## Aim of the task
Every entry below is to be copied exactly, with nothing left out.

(Records from a data collection)

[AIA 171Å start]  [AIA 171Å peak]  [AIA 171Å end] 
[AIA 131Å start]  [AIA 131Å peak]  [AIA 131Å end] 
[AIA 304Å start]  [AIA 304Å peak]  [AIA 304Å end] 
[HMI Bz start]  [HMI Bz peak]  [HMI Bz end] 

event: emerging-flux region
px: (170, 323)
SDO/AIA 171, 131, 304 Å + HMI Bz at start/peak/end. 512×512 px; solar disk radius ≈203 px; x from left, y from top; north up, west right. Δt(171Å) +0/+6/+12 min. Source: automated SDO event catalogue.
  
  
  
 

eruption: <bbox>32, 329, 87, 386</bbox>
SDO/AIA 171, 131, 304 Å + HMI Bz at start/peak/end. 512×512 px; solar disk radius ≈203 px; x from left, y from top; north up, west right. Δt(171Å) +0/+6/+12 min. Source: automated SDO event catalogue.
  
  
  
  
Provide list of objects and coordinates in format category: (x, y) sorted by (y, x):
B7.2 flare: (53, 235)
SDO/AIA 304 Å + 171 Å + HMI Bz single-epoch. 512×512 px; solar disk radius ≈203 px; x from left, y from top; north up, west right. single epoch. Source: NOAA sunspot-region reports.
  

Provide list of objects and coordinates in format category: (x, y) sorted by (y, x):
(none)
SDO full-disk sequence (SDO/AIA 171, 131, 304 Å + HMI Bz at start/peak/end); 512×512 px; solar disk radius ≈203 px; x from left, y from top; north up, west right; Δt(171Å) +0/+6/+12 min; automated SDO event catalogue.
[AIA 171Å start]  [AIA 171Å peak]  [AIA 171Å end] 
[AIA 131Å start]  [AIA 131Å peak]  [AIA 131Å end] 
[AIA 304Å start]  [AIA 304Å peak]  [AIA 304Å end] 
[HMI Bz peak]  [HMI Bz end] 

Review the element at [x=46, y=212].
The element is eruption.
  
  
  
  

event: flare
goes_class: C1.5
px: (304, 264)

## Task solution
[AIA 171Å start]  [AIA 171Å peak]  [AIA 171Å end] 
[AIA 131Å start]  [AIA 131Å peak]  [AIA 131Å end] 
[AIA 304Å start]  [AIA 304Å peak]  [AIA 304Å end] 
[HMI Bz start]  [HMI Bz peak]  [HMI Bz end] 

event: emerging-flux region
px: (170, 323)
SDO/AIA 171, 131, 304 Å + HMI Bz at start/peak/end. 512×512 px; solar disk radius ≈203 px; x from left, y from top; north up, west right. Δt(171Å) +0/+6/+12 min. Source: automated SDO event catalogue.
  
  
  
 

eruption: <bbox>32, 329, 87, 386</bbox>
SDO/AIA 171, 131, 304 Å + HMI Bz at start/peak/end. 512×512 px; solar disk radius ≈203 px; x from left, y from top; north up, west right. Δt(171Å) +0/+6/+12 min. Source: automated SDO event catalogue.
  
  
  
  
Provide list of objects and coordinates in format category: (x, y) sorted by (y, x):
B7.2 flare: (53, 235)
SDO/AIA 304 Å + 171 Å + HMI Bz single-epoch. 512×512 px; solar disk radius ≈203 px; x from left, y from top; north up, west right. single epoch. Source: NOAA sunspot-region reports.
  

Provide list of objects and coordinates in format category: (x, y) sorted by (y, x):
(none)
SDO full-disk sequence (SDO/AIA 171, 131, 304 Å + HMI Bz at start/peak/end); 512×512 px; solar disk radius ≈203 px; x from left, y from top; north up, west right; Δt(171Å) +0/+6/+12 min; automated SDO event catalogue.
[AIA 171Å start]  [AIA 171Å peak]  [AIA 171Å end] 
[AIA 131Å start]  [AIA 131Å peak]  [AIA 131Å end] 
[AIA 304Å start]  [AIA 304Å peak]  [AIA 304Å end] 
[HMI Bz peak]  [HMI Bz end] 

Review the element at [x=46, y=212].
The element is eruption.
  
  
  
  

event: flare
goes_class: C1.5
px: (304, 264)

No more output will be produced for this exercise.